(Python/tqdm) Getting all zeros in timer when working with Pandas

1.7k views Asked by At

I'm trying to display a progress bar whenever a file is loaded into pandas. But all I get back is this.

0it [00:00, ?it/s]

Here is the code I'm working with.
I'm importing tqdm based on some examples that I've found.

from tqdm import tqdm

def function(self):
    params = self.getGuiParams()
    filename = params['fileNameLineEdit']
    keyname = params['dataSetNameLineEdit']
        print('Loading data file: ' + str(filename))
        chunksize = 50000
        df = tqdm(pd.read_csv(filename, header=[0, 1], chunksize=chunksize, iterator=True))
        self.data[keyname] = spectral_data(df)
    except Exception as e:
        print('Problem reading data: {}'.format(e))

There are 2 answers

Danielle M. On BEST ANSWER

tqdm requires an iterator. While you are using the iterator=True option for read_csv, you are assigning the resulting TextFileReader object back to df, without actually iterating on it.

Try something like:

tfr = pd.read_csv(filename, header=[0, 1], chunksize=chunksize, iterator=True
with tqdm() as pbar:
  # do something with the chunk

I've never used tqdm so that may not work out of the box - you might need to calculate file size and how many chunks that will take etc.

Christian Steinmeyer On

In addition to the other answer, that manually updates the tqdm progress bar, I'd like to suggest an alternative that might be a little more intuitive:

text_file_reader = pd.read_csv(filename, chunksize=chunksize, iterator=True)
for chunk in tqdm(text_file_reader):
    # chunk is a pd.DataFrame with *chunksize* rows of pd.read_csv(filename)
    # (the last chunk might have fewer rows)
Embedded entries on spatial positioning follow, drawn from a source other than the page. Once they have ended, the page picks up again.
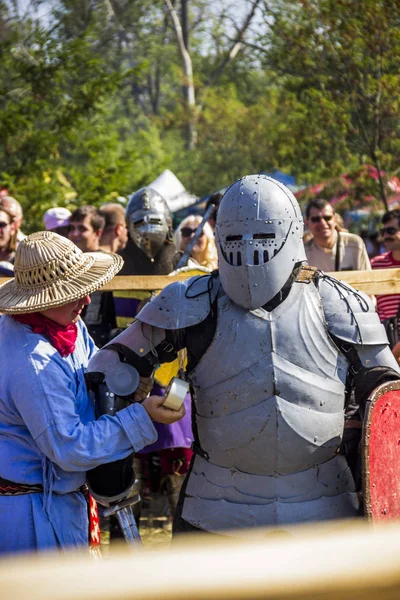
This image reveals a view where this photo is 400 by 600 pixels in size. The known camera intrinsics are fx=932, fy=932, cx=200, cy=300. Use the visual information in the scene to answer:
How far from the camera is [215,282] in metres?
3.14

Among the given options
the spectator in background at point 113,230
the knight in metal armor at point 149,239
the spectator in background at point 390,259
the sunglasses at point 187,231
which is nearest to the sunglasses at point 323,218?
the spectator in background at point 390,259

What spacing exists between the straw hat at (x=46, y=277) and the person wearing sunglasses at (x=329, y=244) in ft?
10.4

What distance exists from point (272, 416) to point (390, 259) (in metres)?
3.06

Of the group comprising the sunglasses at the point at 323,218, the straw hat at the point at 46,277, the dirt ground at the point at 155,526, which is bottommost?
the dirt ground at the point at 155,526

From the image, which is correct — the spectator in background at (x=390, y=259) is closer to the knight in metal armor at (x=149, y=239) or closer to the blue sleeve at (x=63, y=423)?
the knight in metal armor at (x=149, y=239)

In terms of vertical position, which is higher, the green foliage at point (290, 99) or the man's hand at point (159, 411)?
the green foliage at point (290, 99)

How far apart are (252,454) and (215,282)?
59 centimetres

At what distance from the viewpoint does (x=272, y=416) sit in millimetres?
2910

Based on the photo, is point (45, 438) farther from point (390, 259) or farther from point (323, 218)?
point (323, 218)

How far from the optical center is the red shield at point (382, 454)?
279 centimetres

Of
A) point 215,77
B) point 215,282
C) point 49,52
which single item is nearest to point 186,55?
point 215,77

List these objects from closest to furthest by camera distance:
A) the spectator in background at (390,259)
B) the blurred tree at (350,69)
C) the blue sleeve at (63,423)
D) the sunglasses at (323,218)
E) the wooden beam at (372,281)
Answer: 1. the blue sleeve at (63,423)
2. the wooden beam at (372,281)
3. the spectator in background at (390,259)
4. the sunglasses at (323,218)
5. the blurred tree at (350,69)

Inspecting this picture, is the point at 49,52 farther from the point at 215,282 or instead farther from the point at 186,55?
the point at 186,55

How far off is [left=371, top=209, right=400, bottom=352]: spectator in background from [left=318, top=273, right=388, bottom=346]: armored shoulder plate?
2.37 meters
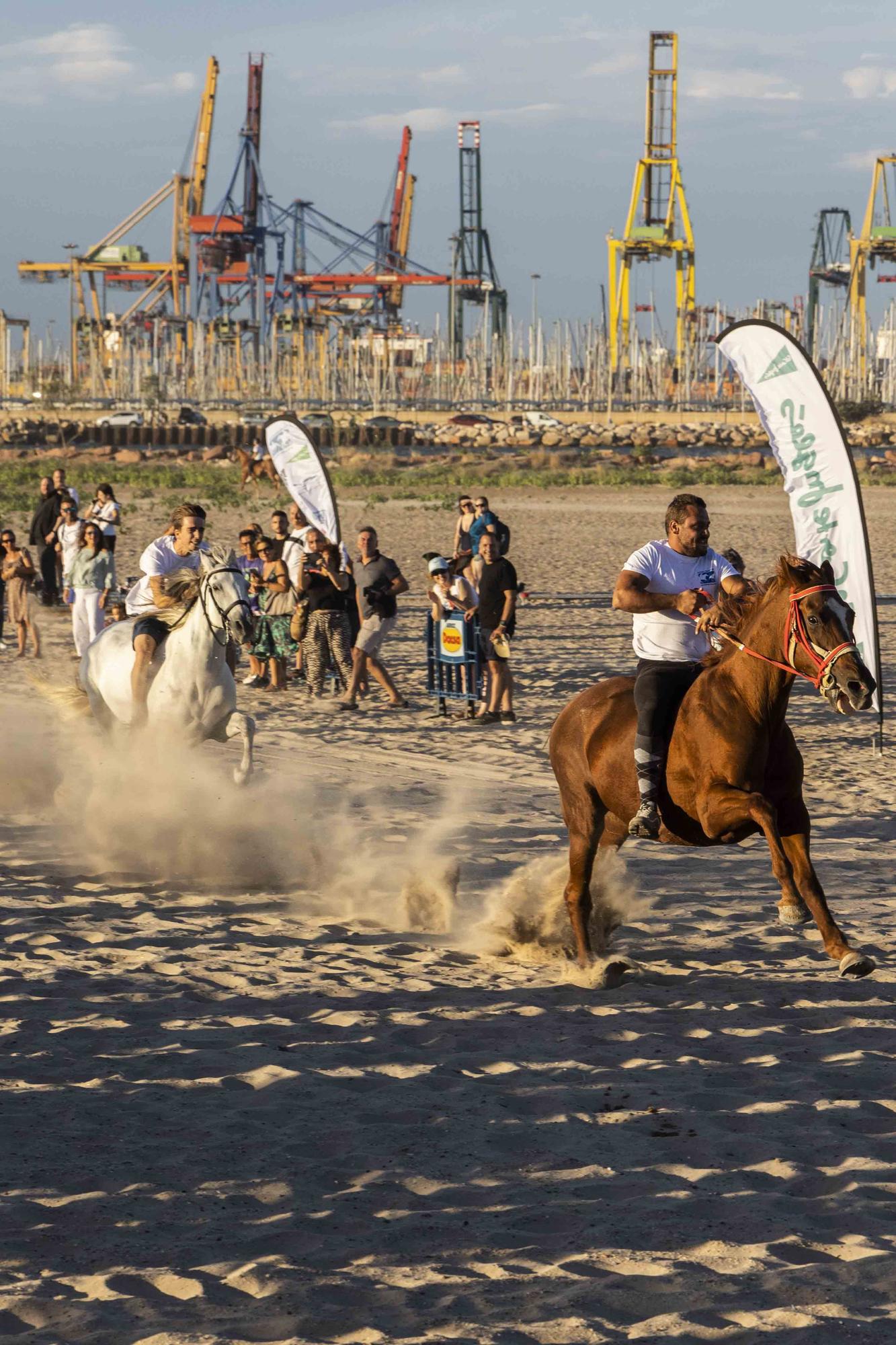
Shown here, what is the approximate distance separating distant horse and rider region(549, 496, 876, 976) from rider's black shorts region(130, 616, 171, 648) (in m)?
3.55

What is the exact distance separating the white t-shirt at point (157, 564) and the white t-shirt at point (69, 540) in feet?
19.4

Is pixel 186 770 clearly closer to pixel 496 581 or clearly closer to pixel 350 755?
pixel 350 755

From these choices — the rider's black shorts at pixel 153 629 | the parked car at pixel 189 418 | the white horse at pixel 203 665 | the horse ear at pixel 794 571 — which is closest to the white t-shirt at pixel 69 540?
the rider's black shorts at pixel 153 629

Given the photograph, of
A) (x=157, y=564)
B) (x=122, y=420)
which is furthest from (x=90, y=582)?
(x=122, y=420)

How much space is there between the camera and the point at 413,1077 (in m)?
5.67

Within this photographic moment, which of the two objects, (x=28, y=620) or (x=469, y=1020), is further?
(x=28, y=620)

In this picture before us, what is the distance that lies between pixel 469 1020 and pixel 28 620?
12927 mm

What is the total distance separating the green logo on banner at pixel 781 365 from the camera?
1118cm

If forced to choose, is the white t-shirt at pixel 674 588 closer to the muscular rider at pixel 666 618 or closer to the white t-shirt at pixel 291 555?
the muscular rider at pixel 666 618

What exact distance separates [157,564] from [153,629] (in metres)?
0.49

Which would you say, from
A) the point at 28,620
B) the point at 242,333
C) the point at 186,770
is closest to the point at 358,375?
the point at 242,333

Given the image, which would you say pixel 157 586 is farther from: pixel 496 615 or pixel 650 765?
pixel 496 615

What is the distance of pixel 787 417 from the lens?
11266 mm

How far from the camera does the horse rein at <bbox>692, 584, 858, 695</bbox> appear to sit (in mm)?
5852
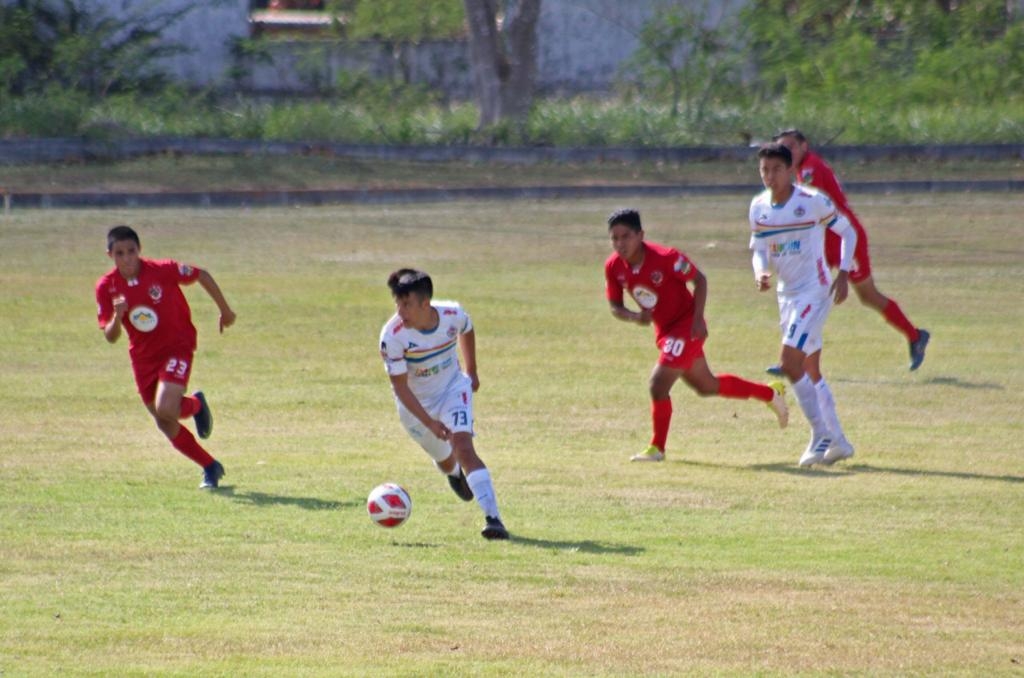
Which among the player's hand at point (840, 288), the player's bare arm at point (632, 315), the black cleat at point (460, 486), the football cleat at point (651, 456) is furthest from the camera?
the player's hand at point (840, 288)

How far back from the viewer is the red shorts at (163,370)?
10.7 meters

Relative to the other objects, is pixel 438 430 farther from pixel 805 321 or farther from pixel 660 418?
pixel 805 321

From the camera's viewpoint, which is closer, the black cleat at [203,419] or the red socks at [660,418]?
the black cleat at [203,419]

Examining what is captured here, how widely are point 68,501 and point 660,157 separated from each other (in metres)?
23.8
    # do something with the chunk

This will not give you a standard progress bar slowly filling up to 100%. Instead, you will get information about how many chunks were already processed and what their average processing time was: like so:

18/? [00:22<00:00, 1.29s/it]

One might be able to fill the progress bar with meaningful data - however, as I see it this would require some kind of estimate of number or rows from file size which doesn't seem trivial to me.